In the group-wise regression model, only three factors were significantly associated with PDSS score, namely poor mental health, restless legs syndrome, and fatigue. Our finding that mental health problems strongly predicted sleep problems in PD patients was not surprising. The close relationship between the two is well known, both in the general population [30
] and in patients with PD [31
]. Although the direction of causality between them is often difficult to establish, a large population-based longitudinal study recently showed that both insomnia and depression strongly and similarly predicted the onset of the other [33
]. In PD, however, the extent of these associations and how they relate to the clinical heterogeneity in PD is not fully understood, and there is therefore a need for longitudinal studies to examine the nature of the entwined relationship between sleep problems and depression in this patient group.
In the current study, sleep problems as measured by the PDSS, was significantly associated with fatigue, which is in accordance with other studies [34
]. In contrast, studies assessing daytime somnolence (such as the Epworth Sleepiness Scale) rather than nocturnal problems, generally do not find such an association [35
]. As fatigue is an undifferentiated problem present in the general population and associated with several somatic complaints, the entwined relationship between sleep problems and fatigue needs to be elucidated.
In this study, the prevalence of RLS was 27% and an association was found with sleep problems. Few have examined this association in PD patients, and previous results are contradictory. However, those using a disease specific sleep scale, such as SCOPA-Sleep or PDSS report an association [37
], while those finding no association tended to use generic sleep assessment scales, such as the Epworth Sleepiness Scale or the Pittsburgh Sleep Quality Index [15
]. The PDSS has one item on nocturnal restlessness (item 4), and as in other studies those with RLS have significantly lower score on this item [22
]. The relationship between PDSS and RLS is still significant when item4 is removed from the analysis (data not shown). In line with earlier suggestions, the PDSS can be helpful in identifying RLS symptoms in PD patients.

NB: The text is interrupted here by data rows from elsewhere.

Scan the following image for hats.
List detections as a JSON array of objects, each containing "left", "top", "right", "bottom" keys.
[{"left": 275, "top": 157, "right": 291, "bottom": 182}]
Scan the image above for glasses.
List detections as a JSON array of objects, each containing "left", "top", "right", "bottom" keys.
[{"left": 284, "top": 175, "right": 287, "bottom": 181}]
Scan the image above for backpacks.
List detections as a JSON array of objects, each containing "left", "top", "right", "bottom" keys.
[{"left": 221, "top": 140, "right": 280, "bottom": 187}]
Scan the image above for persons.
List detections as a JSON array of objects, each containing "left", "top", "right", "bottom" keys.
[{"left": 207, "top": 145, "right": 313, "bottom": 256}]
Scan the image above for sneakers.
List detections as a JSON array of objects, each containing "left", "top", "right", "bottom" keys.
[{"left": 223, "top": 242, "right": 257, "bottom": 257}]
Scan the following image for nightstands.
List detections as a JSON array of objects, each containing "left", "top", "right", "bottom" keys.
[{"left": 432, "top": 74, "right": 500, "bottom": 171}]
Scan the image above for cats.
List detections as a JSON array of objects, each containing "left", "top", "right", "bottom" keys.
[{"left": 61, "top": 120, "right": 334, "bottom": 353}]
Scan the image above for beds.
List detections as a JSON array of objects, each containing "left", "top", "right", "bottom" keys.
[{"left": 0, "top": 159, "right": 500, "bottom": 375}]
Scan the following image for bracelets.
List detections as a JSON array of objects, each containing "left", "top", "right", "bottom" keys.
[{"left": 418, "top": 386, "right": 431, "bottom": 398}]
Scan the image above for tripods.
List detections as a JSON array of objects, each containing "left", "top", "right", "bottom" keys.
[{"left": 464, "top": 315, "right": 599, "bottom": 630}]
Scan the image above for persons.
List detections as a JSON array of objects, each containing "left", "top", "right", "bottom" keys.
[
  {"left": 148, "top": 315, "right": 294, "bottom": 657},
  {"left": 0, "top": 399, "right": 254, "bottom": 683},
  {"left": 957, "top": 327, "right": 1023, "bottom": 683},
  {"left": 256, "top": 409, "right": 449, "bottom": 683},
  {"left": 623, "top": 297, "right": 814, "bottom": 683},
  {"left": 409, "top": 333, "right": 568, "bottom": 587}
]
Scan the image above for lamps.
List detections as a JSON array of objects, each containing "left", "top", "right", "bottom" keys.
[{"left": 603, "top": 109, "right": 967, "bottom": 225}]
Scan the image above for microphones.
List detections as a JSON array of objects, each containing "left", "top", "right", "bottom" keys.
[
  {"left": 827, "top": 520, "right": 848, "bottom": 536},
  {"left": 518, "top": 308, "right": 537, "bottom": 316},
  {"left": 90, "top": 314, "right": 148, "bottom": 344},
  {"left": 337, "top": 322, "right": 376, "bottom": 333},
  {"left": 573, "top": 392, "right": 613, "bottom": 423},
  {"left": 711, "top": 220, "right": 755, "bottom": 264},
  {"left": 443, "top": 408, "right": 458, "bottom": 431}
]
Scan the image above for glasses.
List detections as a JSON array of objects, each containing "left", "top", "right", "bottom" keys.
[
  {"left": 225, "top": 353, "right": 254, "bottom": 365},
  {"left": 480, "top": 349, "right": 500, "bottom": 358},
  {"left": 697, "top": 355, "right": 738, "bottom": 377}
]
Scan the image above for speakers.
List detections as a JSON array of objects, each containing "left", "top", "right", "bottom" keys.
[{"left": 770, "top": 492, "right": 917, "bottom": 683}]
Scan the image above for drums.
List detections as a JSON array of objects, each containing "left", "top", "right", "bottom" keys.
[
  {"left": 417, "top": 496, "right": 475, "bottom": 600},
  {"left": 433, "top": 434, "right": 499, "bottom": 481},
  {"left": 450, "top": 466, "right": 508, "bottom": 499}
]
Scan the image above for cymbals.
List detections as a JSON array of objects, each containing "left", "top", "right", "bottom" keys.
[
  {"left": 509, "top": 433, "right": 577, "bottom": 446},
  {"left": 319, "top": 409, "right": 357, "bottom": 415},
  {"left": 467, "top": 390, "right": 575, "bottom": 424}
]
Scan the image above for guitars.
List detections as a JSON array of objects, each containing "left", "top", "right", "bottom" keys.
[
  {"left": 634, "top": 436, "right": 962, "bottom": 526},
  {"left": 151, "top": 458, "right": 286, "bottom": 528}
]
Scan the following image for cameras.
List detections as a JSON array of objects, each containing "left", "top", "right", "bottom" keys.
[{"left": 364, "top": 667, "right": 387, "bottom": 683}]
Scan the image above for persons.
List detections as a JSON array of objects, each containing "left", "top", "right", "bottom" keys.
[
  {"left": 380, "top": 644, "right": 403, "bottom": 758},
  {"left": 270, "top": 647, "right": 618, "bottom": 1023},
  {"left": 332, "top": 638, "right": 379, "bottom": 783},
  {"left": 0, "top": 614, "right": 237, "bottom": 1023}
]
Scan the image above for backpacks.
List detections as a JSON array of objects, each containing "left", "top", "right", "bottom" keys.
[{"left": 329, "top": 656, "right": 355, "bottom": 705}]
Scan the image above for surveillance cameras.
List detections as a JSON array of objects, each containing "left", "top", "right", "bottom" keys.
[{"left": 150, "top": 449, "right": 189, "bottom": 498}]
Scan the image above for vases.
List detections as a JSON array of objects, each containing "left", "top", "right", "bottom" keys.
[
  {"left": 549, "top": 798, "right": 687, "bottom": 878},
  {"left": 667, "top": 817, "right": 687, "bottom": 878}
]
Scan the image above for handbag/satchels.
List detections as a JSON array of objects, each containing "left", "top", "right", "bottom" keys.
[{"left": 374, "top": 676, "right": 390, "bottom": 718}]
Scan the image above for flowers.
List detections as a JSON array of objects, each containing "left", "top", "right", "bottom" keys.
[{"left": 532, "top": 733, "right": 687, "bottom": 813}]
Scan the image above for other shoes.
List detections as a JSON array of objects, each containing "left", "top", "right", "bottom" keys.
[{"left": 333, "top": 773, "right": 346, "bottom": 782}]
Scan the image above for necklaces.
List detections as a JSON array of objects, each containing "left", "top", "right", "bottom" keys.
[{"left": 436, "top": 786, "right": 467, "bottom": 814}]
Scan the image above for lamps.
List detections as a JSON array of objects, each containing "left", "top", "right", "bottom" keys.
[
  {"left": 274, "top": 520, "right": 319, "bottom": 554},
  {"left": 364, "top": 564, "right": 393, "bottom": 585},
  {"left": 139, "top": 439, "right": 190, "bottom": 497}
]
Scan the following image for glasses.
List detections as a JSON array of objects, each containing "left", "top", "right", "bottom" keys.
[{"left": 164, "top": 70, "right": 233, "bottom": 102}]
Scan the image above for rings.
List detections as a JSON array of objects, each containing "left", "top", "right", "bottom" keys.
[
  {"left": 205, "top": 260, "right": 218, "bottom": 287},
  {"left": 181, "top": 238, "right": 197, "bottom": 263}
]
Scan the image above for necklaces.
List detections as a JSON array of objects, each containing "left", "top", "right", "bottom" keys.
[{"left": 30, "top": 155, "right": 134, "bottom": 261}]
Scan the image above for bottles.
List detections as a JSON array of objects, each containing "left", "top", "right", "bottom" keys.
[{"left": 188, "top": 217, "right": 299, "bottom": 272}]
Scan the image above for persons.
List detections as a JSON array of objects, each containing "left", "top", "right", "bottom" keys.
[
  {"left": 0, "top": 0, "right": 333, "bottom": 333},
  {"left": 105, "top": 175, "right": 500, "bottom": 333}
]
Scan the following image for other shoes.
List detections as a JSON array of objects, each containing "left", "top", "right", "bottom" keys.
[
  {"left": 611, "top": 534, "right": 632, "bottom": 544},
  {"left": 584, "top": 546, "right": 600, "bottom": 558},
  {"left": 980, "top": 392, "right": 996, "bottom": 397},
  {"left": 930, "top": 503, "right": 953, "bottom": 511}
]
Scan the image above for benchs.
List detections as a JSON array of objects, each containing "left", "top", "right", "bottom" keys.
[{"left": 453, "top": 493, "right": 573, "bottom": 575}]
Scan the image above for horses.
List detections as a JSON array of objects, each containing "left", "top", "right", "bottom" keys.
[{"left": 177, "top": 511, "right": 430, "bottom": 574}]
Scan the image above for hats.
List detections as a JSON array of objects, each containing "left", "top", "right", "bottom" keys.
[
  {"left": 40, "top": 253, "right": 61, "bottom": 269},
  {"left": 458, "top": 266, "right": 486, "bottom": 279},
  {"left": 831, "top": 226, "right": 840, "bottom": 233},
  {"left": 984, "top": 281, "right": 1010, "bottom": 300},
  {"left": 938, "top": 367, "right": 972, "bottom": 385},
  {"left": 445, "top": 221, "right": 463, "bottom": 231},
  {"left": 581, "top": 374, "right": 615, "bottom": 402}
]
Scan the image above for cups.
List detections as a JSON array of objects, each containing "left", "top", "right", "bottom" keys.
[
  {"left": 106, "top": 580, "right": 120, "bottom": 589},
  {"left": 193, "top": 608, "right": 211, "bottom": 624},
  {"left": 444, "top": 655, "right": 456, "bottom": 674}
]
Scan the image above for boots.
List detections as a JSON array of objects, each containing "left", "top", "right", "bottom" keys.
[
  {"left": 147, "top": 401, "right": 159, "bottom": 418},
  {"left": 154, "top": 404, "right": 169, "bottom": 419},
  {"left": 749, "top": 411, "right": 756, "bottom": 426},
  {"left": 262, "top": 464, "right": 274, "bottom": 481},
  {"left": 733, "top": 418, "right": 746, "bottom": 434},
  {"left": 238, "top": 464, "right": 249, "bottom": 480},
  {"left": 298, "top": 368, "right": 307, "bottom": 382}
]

An interesting and surprising finding was that stage of disease, measured by both Hoehn and Yahr and UPDRS sum part III separately, was not associated with PDSS score in this population. This finding is in disagreement with other studies examining the association between sleep problems and PD severity [9
]. However, in this community-based study of medicated patients, 71% had a mild disease. We would have expected that patients with severe PD-symptoms also reported more sleep problems than patients with less severe PD. It should be noted that the current study did not include the most severe PD patients (Hoehn and Yahr stage 5), and as such, it might be that sleep problems are more prevalent among the most severely affected PD patients.